Jade, Abram, Linas, Cosmo, etc. etc.,

I've dug deeper into MLN recently, and now have some new thoughts
about how one would make PLN do MLN-like stuff....   I continue to
think this would be an interesting direction for testing PLN on
certain sorts of problems...

In supervised classification, one constantly compares different
algorithms against each other on standard problems.  This gets
tiresome and often becomes counterproductive.  But up to a certain
point it's instructive.  PLN has lacked this sort of comparative
analysis; but running it side by side with MLN on the same datasets
would probably lead to some interesting insights...  Although this
would certainly take a nontrivial amount of work.

To avoid terminological confusion, I'll refer to "MLN rules" here as
"focus-patterns", i.e. they are the data patterns that the inference
process is focusing on.  (What MLN calls rules are predicates mined
from, or suspected to hold in, the data; these are not highly
analogous to inference rules in PLN.)

1)
MLN rule-learning (focus-pattern learning) would be done via Fishgram
or MOSES based pattern mining.   Basically, an MLN rule is a
frequently occuring  combination of relationships, with variables in
place of some of the arguments of the relationships.   It's just like
what Fishgram learns.

2)
MLN weight learning basically serves the purpose of figuring out the
dependencies among the focus-patterns, over the data (the "evidence"
in MLN terms, which in PLN is just the logical links in the
Atomspace).   If there are no dependencies, then weights come straight
from the support of the focus-patterns, which is already known from
the focus-pattern-learning phase.

Since the focus-patternns, in PLN, are just predicates (e.g. AndLinks
or OrLinks, possibly nested), one can do an analogue of MLN weight
learning via backward chaining on the focus-patterns.  However, this
must be done well, to actually account for dependencies among the
focus-patterns.  In the new PLN design this will involve many cycles
of

-- backward chain on the focus patterns

-- forward chain on the Atoms that got high STI via being useful in
the backward chaining on the focus patterns

These cycles will have to do a good job of accounting for dependencies
among the focus patterns.

In essence, this *should* be accomplished automagically by the new PLN
design, via having a constant stream of STI directed to the focus
patterns, so that the focus patterns have constantly high STI and are
frequently chosen for backward chaining.

3)
Once the focus-patterns have confident truth values, incorporating
their interpendences across the available data effectively, then to
find the "most likely world" consistent with the data and the
focus-patterns, one does a bunch of forward chaining inference,
ensuring that the implications of the focus-patterns spread throughout
the Atomspace.

4)
Finally, at this point, querying PLN is analogous to querying MLN

...

A few more notes..

-- As the above should make clear "being MLN-like", for PLN, basically
consists of a specialized control mechanism that mines some patterns
and then focuses on the implication these patterns, collectively, have
for the rest of the Atomspace

-- Unlike in MLN, where the rule weights are something weirder than
probabilities, in PLN the focus patterns are given probabilistic truth
values just like everything else....  This seems much more elegant.

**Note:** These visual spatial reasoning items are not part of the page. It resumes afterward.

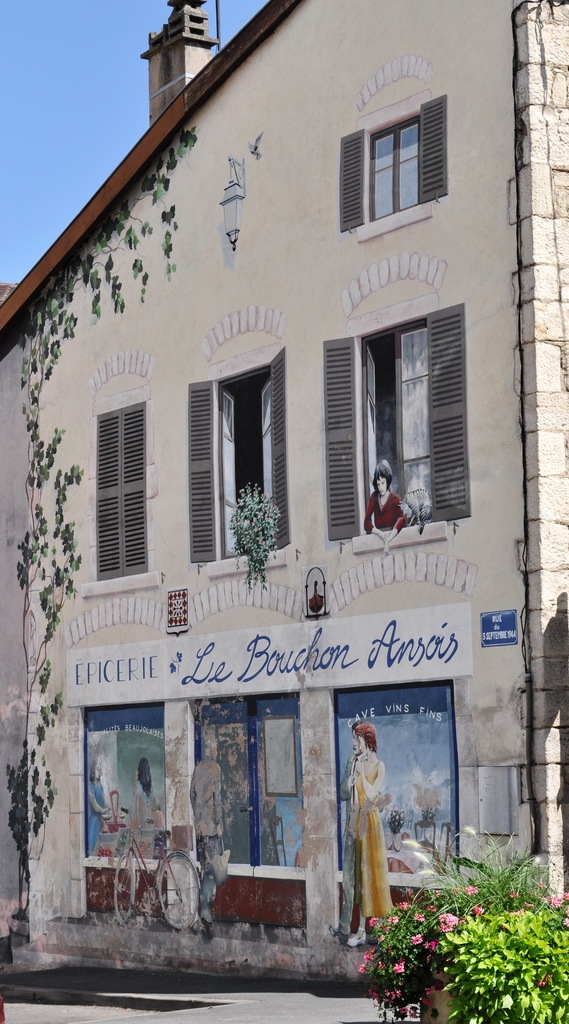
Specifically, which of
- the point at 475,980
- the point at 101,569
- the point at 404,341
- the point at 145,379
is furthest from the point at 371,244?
the point at 475,980

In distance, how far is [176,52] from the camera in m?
18.5

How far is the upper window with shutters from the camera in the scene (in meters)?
13.5

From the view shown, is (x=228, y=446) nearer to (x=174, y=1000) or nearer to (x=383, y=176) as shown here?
(x=383, y=176)

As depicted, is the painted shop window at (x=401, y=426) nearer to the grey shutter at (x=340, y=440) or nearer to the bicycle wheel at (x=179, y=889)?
the grey shutter at (x=340, y=440)

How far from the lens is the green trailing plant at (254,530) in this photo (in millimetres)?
15172

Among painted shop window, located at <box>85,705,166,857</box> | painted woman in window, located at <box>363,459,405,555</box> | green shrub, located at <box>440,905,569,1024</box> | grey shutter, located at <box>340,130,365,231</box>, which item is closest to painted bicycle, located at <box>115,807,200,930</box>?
painted shop window, located at <box>85,705,166,857</box>

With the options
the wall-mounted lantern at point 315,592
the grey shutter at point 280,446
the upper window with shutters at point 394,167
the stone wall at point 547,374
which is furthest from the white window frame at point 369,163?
the wall-mounted lantern at point 315,592

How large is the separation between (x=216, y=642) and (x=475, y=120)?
5647mm

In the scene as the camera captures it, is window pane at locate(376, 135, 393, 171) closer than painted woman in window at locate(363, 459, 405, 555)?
No

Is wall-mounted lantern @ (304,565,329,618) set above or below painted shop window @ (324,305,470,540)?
below

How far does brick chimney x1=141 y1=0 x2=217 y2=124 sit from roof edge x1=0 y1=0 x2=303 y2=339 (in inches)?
42.6

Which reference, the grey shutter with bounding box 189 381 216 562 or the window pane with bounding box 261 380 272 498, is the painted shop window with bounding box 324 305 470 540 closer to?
the window pane with bounding box 261 380 272 498

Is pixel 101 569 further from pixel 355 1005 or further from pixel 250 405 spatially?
pixel 355 1005

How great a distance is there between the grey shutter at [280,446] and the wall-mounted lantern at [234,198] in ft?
5.09
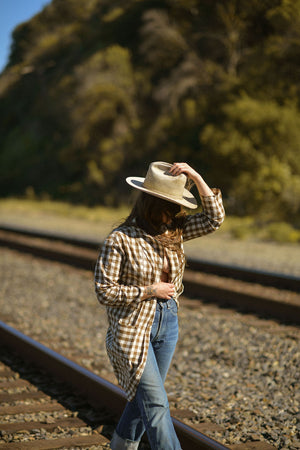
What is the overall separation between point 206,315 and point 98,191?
28.0m

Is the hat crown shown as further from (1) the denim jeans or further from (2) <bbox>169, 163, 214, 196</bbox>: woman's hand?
(1) the denim jeans

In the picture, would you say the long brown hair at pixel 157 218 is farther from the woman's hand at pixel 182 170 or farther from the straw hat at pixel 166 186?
the woman's hand at pixel 182 170

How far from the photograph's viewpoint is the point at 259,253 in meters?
14.8

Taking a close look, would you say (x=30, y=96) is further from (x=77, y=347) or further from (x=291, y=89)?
(x=77, y=347)

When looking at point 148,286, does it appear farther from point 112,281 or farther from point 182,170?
point 182,170

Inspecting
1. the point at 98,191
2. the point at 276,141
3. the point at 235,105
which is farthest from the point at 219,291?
the point at 98,191

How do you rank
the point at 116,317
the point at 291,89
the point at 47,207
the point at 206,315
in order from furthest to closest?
the point at 47,207 → the point at 291,89 → the point at 206,315 → the point at 116,317

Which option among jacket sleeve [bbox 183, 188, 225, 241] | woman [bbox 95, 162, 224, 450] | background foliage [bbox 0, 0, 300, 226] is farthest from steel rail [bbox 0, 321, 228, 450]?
background foliage [bbox 0, 0, 300, 226]

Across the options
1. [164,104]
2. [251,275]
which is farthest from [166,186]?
[164,104]

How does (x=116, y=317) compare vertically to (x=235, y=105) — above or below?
below

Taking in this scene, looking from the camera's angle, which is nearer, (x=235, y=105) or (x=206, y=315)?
(x=206, y=315)

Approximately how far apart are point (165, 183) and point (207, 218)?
1.33 feet

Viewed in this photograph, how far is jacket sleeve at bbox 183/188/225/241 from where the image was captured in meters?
3.44

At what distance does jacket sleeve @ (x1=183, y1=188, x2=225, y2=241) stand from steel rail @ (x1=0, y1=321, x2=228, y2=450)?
1330 millimetres
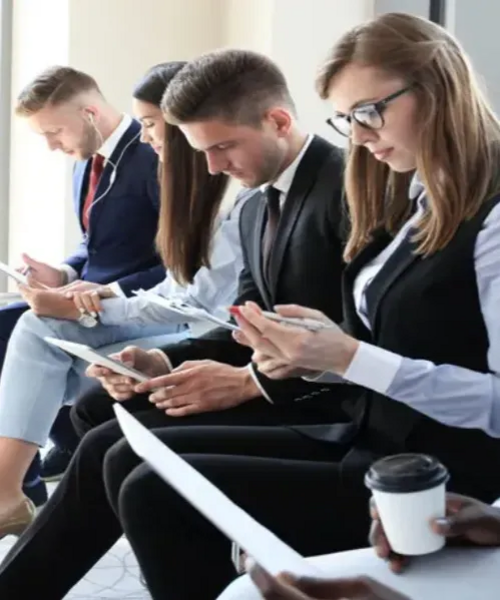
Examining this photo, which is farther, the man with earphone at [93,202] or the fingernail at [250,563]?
the man with earphone at [93,202]

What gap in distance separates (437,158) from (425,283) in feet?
0.60

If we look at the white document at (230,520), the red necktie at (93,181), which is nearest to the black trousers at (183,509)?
the white document at (230,520)

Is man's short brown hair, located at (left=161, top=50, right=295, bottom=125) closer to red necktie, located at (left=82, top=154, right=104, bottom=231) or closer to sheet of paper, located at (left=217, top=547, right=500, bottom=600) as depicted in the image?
red necktie, located at (left=82, top=154, right=104, bottom=231)

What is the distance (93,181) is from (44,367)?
21.9 inches

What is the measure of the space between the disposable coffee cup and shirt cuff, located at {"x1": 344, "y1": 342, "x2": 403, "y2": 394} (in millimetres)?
284

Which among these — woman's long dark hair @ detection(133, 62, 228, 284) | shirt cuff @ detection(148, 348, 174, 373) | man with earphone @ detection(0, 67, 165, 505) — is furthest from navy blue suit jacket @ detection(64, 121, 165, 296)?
shirt cuff @ detection(148, 348, 174, 373)

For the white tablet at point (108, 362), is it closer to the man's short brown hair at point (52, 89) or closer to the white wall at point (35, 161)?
the man's short brown hair at point (52, 89)

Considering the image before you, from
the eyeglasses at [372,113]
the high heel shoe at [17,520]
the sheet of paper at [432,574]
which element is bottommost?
the high heel shoe at [17,520]

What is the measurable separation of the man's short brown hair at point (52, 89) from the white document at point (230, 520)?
180cm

-- PLN seems innately more scalable than MLN on an algorithmic level.
E.g. Tuffy is a pretty good MLN implementation, but the runtime for
weight learning utterly blows up when you put in hundreds of thousands
of relationships as evidence ... and Gibbs sampling is also
intrinsically slow.   Felix works around this via integrating MLN with
specialized problem solvers like logistic regression in an interesting
way, but this becomes pretty problem-specific.

-- Ben


-- 
Ben Goertzel, PhD
http://goertzel.org

"In an insane world, the sane man must appear to be insane". -- Capt.